Similarly, references to foreach iteration variables are resolved when records are instantiated, although those variables aren't similarly qualified. If you want to learn more about how variable names are looked up, TGParser::ParseIDValue is a good place to start.

The order in which variables are resolved is important. In order to achieve the flexibility of overriding defaults with let-statements, internal references among record variables must be resolved after template arguments.

Actually resolving variable references used to be done by the implementations of the following virtual method of the Init class hierarchy (which represents initializers, i.e. values and expressions):
virtual Init *resolveReferences(Record &R, const RecordVal *RV) const;
This method recursively resolves references in the constituent parts of the expression and then performs constant folding, and returns the resulting value (or the original value if nothing could be resolved). Its interface is somewhat magical: R represents the "current" record which is used as a frame of reference for magical lookups in the implementation of !cast; this is a topic for another time, though. At the same time, variables referencing R are supposed to be resolved, but only if RV is null. If RV is non-null, then only references to that specific variable are supposed to be resolved. Additionally, some behaviors around unset depend on this.
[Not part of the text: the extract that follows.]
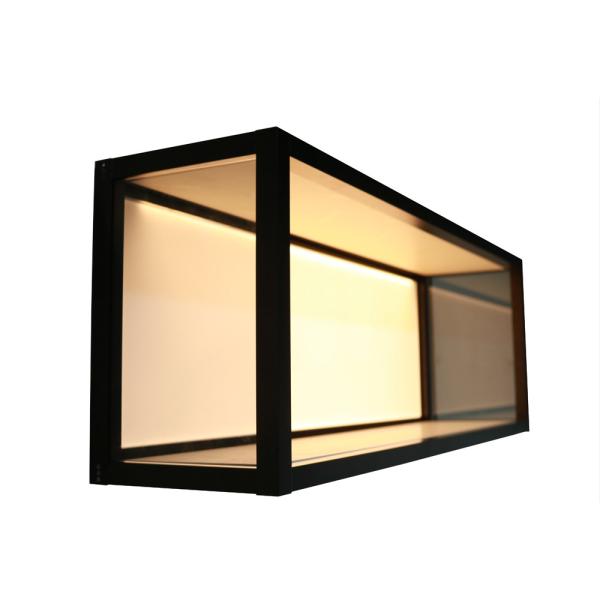 810x200x298mm Aluminum Luminous Cube Wall Shelf For Living Room Decor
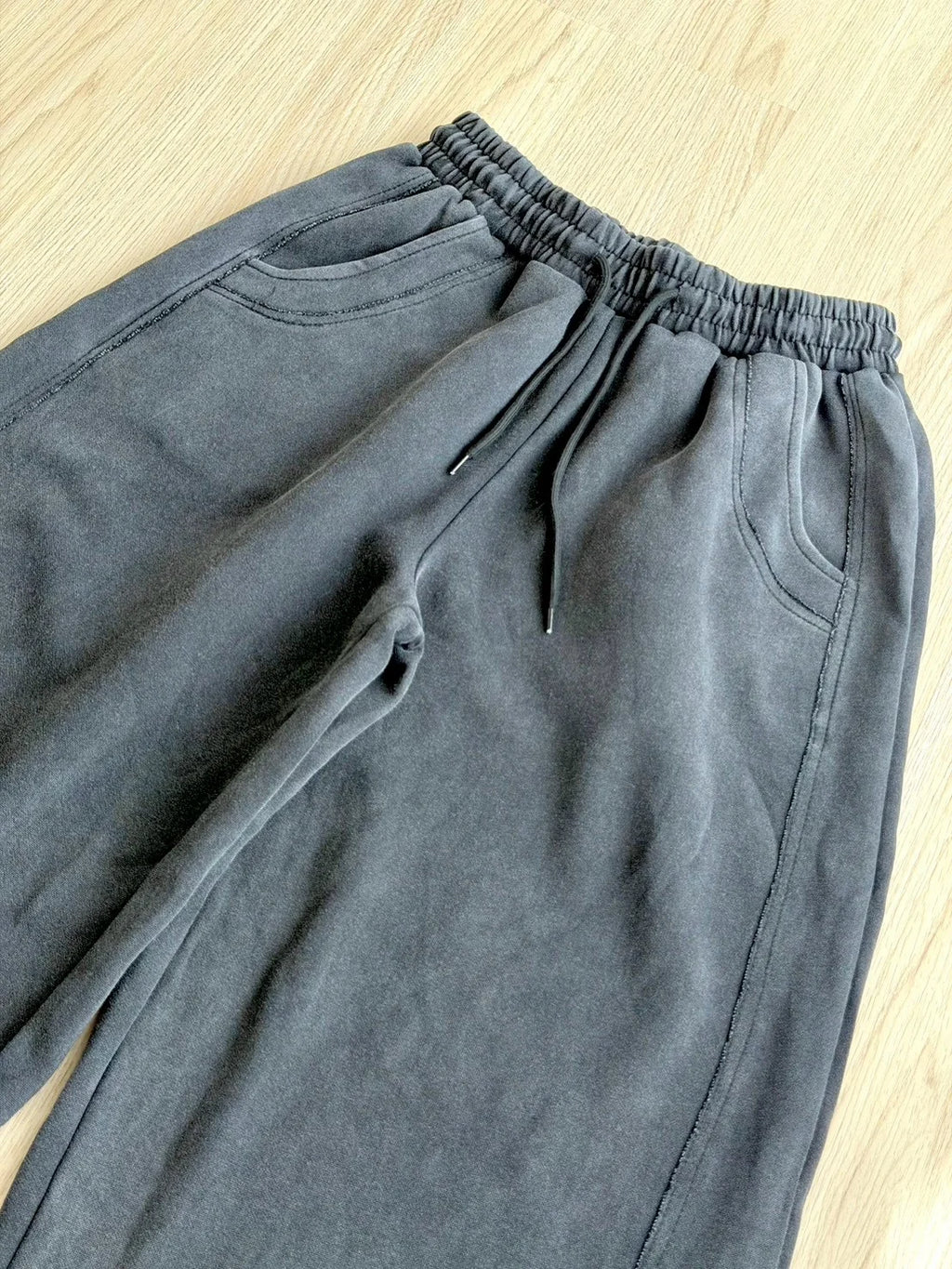 炭感水洗重工棉褲 細節 3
This is replaced in my changes with
virtual Init *resolveReferences(Resolver &R) const;
where Resolver is an abstract base class / interface which can lookup values based on their variable names:
class Resolver {
  Record *CurRec;

  explicit Resolver(Record *CurRec) : CurRec(CurRec) {}
  virtual ~Resolver() {}

  Record *getCurrentRecord() const { return CurRec; }
  virtual Init *resolve(Init *VarName) = 0;
  virtual bool keepUnsetBits() const { return false; }
The "current record" is used as a reference for the aforementioned magical !casts, and keepUnsetBits instructs the implementation of bit sequences in BitsInit not to resolve to ? (as was explained in the third part of the series). resolve itself is implemented by one of the subclasses, most notably:
  1. MapResolver: Resolve based on a dictionary of name-value pairs.
  2. RecordResolver: Resolve variable names that appear in the current record.
  3. ShadowResolver: Delegate requests to an underlying resolver, but filter out some names.
 This last type of resolver is used by the implementations of !foreach and !foldl to avoid mistakes with nesting. Consider, for example:
class Exclamation<list<string> messages> {
  list Messages = !foreach(s, messages, s # "!");

class Greetings<list<string> names>
    : Exclamation&lt!foreach(s, names, "Hello, " # s)>;

def : Greetings<["Alice", "Bob"]>;
This effectively becomes a nested !foreach. The iteration variable is named s in both, so when substituting s for the outer !foreach, we must ensure that we don't also accidentally substitute s in the inner !foreach. We achieve this by having !foreach wrap the given resolver with a ShadowResolver. The same principle applies to !foldl as well, of course.